How many of you have tried to diet before?
I know I have my fair share of attempts.
So we all know there are better and worse foods for you (say, vegetables over macarons). The same logic applies to information. We live in a world of information overload, and consuming more of this information doesn’t necessarily make us smarter. In fact, it can do the opposite.
People need to be more conscious about the information they’re consuming. Because it’s really easy to go through life passively consuming information without really getting any smarter. In order to really hone and develop critical thinking skills, we all need to be aware of the kinds of information we’re putting into our body.
As it happens, we built an app for that.
This past quarter, I took a class titled “Collaborative Innovation and Journalism in Technology,” a practicum-type multidisciplinary class that puts programmers and journalists on projects for the duration of the quarter.
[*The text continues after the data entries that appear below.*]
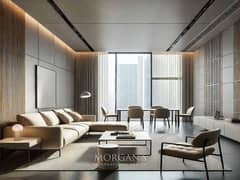 1 BR Unit | Ready Soon | Great Investment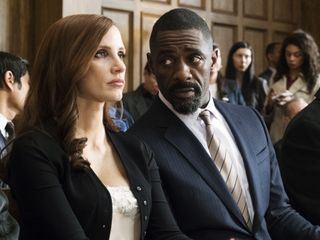 Mollys Game: Alles auf eine Karte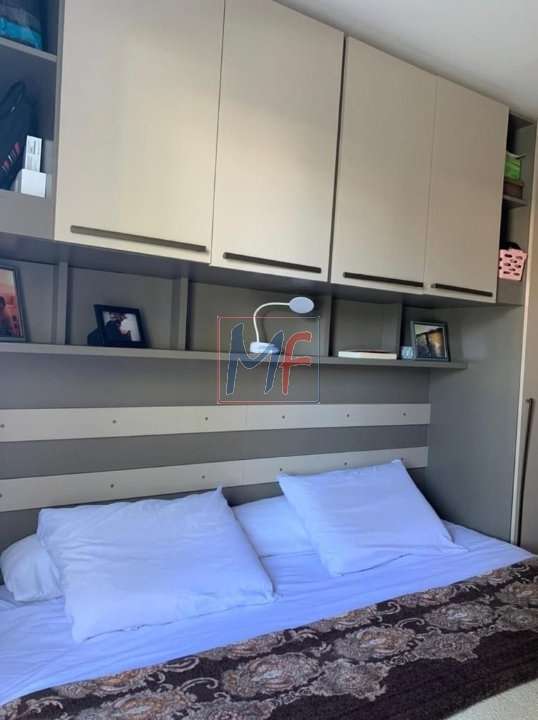 Apartamento à venda com 2 quartos, 58m² - Foto 5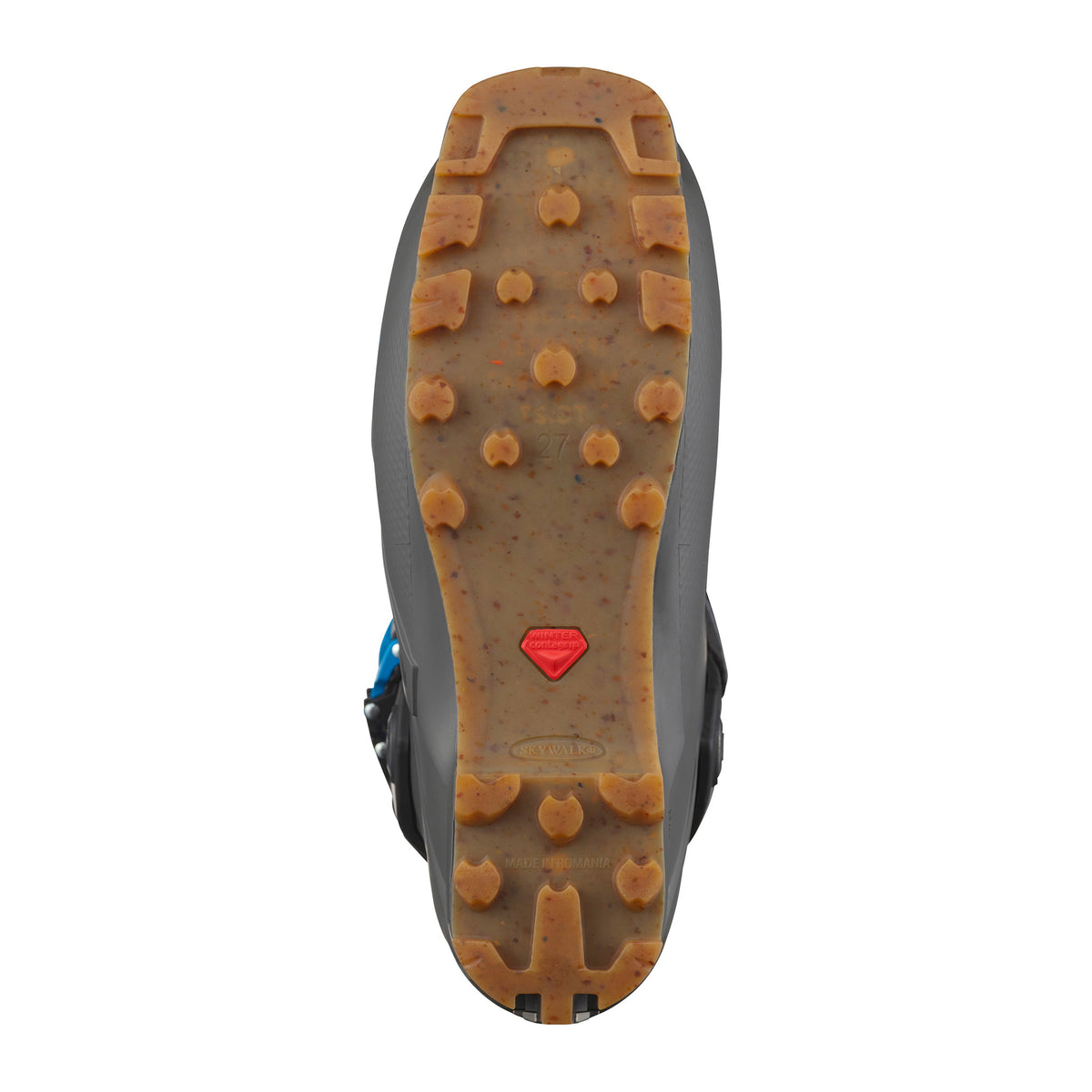 SALOMON S/LAB MTN SUMMIT - HOMME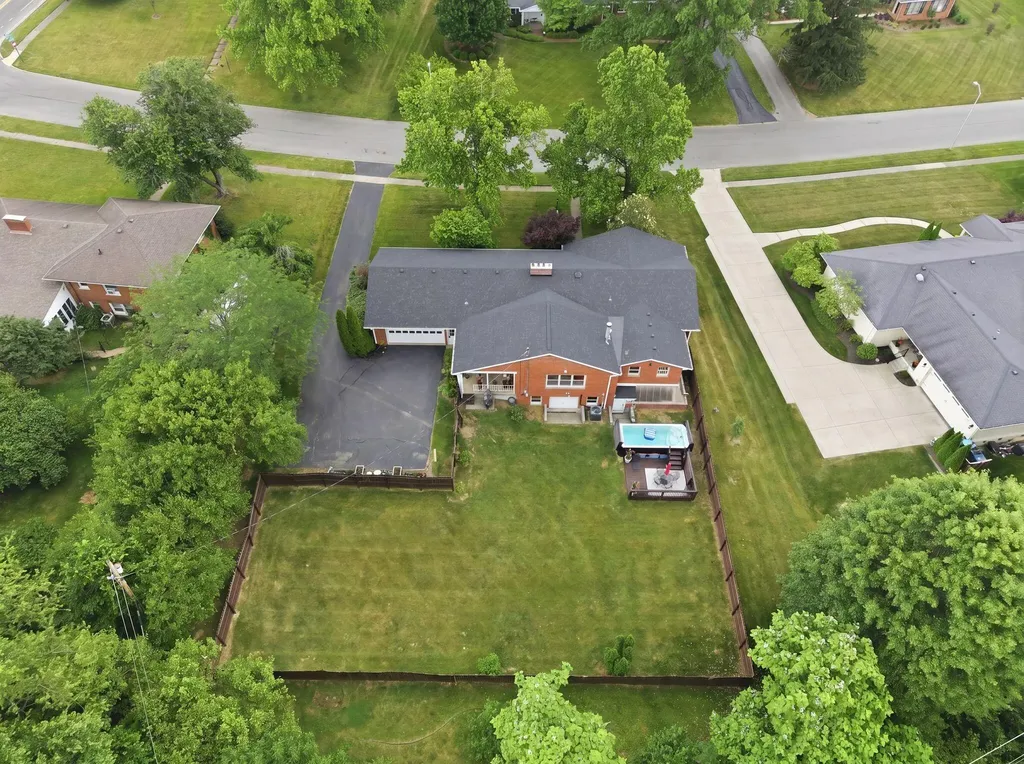 704 Kirkland Drive Lexington KY 40502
It’s co-taught by two Knight Lab faculty members, Larry Birnbaum and Rich Gordon.
My team (Basil Huang, Gursimran Singh and Amelia Kaufman) was assigned a project based upon an idea originally sketched by a team that included the Lab's Joe Germuska and Larry Birnbaum at last year's MozFest election-hacking session, which was inspired on Clay Johnson’s book, “The Information Diet: A Case for Conscious Consumption.”
“The world of food consumption and the world of information consumption aren’t that far apart: Both the fields of cognitive psychology and neuroscience show us that information can have physiological effects on our bodies, as well as fairly severe and uncontrollable consequences on our decision-making capability.”
The problem of information intake is a really interesting one. There are many things to measure when it comes to reading online, and how to utilize these metrics to quantify engagement.
In brainstorming the interactions of our system, we kept circling back to some main thoughts.
First, diversity of news sources. Sure, you read entertainment and tech and business and politics, but are you always going to the same sources for your news in these categories?
Second, reading level. Hopefully it’s above that of a fifth-grader. Are you only reading short tweets? Two hundred-word blurbs from Buzzfeed?
Third, news categories. This one was pretty obvious, but providing a breakdown for users of the topical categories for the content they’re reading online.
We also wanted to provide Mint-like functionality to allow users to customize these measures and set goals for themselves. Let’s say I don’t really care about sports, but I don’t want that preference to negatively count against me.
Another important feature we decided on was prescription. Sure, we can display a bunch of pretty charts to help visually quantify a user’s information intake, and aggregate the top news sources per category. But in order to provide more utility for our users, we wanted to build some sort of recommendation system, one that takes into account both a user’s reading habits (based on what we’re tracking), as well as the user’s predefined goals.
We built a Chrome extension to help users read better and smarter.
It does three things, primarily:
- It automatically tracks a user’s reading activity, visually displaying this information and calculating the top site of news consumption per category.
- It allows users to set goals for their reading activity to help them change their habits.
- It recommends action items for users to change their reading habits based on their predefined goals and reading activity.
After installing the extension, it runs run in the background and monitors the user’s browsing activity.
So let’s say I navigate to a Buzzfeed article. Our system extracts the page content and URL, runs this through a categorizer and calculates the reading score of the article. We then store this page information and analysis in the browser’s local storage (meaning it’s all on the client – so it’s fast and private). I can then interact with this data in the extension’s popup, where we display a visual analysis of the numbers and provide direction and recommendations for how to improve.